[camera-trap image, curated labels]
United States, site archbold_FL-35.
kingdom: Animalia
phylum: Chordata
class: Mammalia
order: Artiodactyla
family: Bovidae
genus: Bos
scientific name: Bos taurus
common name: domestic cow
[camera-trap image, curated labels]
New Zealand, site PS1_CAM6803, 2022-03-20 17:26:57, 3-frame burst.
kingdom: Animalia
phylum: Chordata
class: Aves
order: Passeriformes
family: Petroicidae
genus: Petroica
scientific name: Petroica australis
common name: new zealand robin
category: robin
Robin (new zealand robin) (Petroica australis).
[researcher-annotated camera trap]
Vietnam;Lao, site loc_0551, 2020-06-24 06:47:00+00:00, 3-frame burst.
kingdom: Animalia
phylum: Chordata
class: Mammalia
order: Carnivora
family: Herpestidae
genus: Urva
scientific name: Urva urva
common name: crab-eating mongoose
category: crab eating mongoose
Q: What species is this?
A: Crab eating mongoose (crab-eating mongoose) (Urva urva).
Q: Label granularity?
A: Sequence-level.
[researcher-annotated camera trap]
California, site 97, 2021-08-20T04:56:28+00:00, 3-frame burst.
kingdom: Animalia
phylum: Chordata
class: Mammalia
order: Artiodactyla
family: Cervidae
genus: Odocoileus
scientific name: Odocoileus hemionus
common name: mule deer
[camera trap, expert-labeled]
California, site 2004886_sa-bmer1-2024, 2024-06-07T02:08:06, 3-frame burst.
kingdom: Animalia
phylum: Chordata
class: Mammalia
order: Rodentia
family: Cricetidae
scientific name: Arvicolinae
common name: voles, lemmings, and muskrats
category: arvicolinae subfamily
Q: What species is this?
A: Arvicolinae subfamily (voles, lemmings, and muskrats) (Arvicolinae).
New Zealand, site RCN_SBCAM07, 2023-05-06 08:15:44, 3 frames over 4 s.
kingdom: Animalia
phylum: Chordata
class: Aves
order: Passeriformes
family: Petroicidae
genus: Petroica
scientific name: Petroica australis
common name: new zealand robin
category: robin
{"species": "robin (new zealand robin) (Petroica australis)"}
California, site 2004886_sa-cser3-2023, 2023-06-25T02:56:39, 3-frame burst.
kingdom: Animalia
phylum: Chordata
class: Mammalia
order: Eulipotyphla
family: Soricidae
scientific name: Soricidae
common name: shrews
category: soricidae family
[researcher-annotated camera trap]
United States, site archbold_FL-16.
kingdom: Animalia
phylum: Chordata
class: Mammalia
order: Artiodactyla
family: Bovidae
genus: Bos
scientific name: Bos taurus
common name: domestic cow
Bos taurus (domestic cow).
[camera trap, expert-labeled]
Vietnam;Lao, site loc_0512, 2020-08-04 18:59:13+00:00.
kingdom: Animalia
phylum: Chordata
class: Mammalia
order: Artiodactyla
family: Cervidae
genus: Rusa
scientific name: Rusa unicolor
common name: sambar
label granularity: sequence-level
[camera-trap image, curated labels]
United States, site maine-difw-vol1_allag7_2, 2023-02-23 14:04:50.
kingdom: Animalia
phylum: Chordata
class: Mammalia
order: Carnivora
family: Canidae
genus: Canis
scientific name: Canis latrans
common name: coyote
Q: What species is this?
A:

▶ **What you are asked to do**:
Please return the whole listing, line for line, exactly.

▶ **Solution to this task**:
[camera-trap image, curated labels]
United States, site archbold_FL-35.
kingdom: Animalia
phylum: Chordata
class: Mammalia
order: Artiodactyla
family: Bovidae
genus: Bos
scientific name: Bos taurus
common name: domestic cow
[camera-trap image, curated labels]
New Zealand, site PS1_CAM6803, 2022-03-20 17:26:57, 3-frame burst.
kingdom: Animalia
phylum: Chordata
class: Aves
order: Passeriformes
family: Petroicidae
genus: Petroica
scientific name: Petroica australis
common name: new zealand robin
category: robin
Robin (new zealand robin) (Petroica australis).
[researcher-annotated camera trap]
Vietnam;Lao, site loc_0551, 2020-06-24 06:47:00+00:00, 3-frame burst.
kingdom: Animalia
phylum: Chordata
class: Mammalia
order: Carnivora
family: Herpestidae
genus: Urva
scientific name: Urva urva
common name: crab-eating mongoose
category: crab eating mongoose
Q: What species is this?
A: Crab eating mongoose (crab-eating mongoose) (Urva urva).
Q: Label granularity?
A: Sequence-level.
[researcher-annotated camera trap]
California, site 97, 2021-08-20T04:56:28+00:00, 3-frame burst.
kingdom: Animalia
phylum: Chordata
class: Mammalia
order: Artiodactyla
family: Cervidae
genus: Odocoileus
scientific name: Odocoileus hemionus
common name: mule deer
[camera trap, expert-labeled]
California, site 2004886_sa-bmer1-2024, 2024-06-07T02:08:06, 3-frame burst.
kingdom: Animalia
phylum: Chordata
class: Mammalia
order: Rodentia
family: Cricetidae
scientific name: Arvicolinae
common name: voles, lemmings, and muskrats
category: arvicolinae subfamily
Q: What species is this?
A: Arvicolinae subfamily (voles, lemmings, and muskrats) (Arvicolinae).
New Zealand, site RCN_SBCAM07, 2023-05-06 08:15:44, 3 frames over 4 s.
kingdom: Animalia
phylum: Chordata
class: Aves
order: Passeriformes
family: Petroicidae
genus: Petroica
scientific name: Petroica australis
common name: new zealand robin
category: robin
{"species": "robin (new zealand robin) (Petroica australis)"}
California, site 2004886_sa-cser3-2023, 2023-06-25T02:56:39, 3-frame burst.
kingdom: Animalia
phylum: Chordata
class: Mammalia
order: Eulipotyphla
family: Soricidae
scientific name: Soricidae
common name: shrews
category: soricidae family
[researcher-annotated camera trap]
United States, site archbold_FL-16.
kingdom: Animalia
phylum: Chordata
class: Mammalia
order: Artiodactyla
family: Bovidae
genus: Bos
scientific name: Bos taurus
common name: domestic cow
Bos taurus (domestic cow).
[camera trap, expert-labeled]
Vietnam;Lao, site loc_0512, 2020-08-04 18:59:13+00:00.
kingdom: Animalia
phylum: Chordata
class: Mammalia
order: Artiodactyla
family: Cervidae
genus: Rusa
scientific name: Rusa unicolor
common name: sambar
label granularity: sequence-level
[camera-trap image, curated labels]
United States, site maine-difw-vol1_allag7_2, 2023-02-23 14:04:50.
kingdom: Animalia
phylum: Chordata
class: Mammalia
order: Carnivora
family: Canidae
genus: Canis
scientific name: Canis latrans
common name: coyote
Q: What species is this?
A:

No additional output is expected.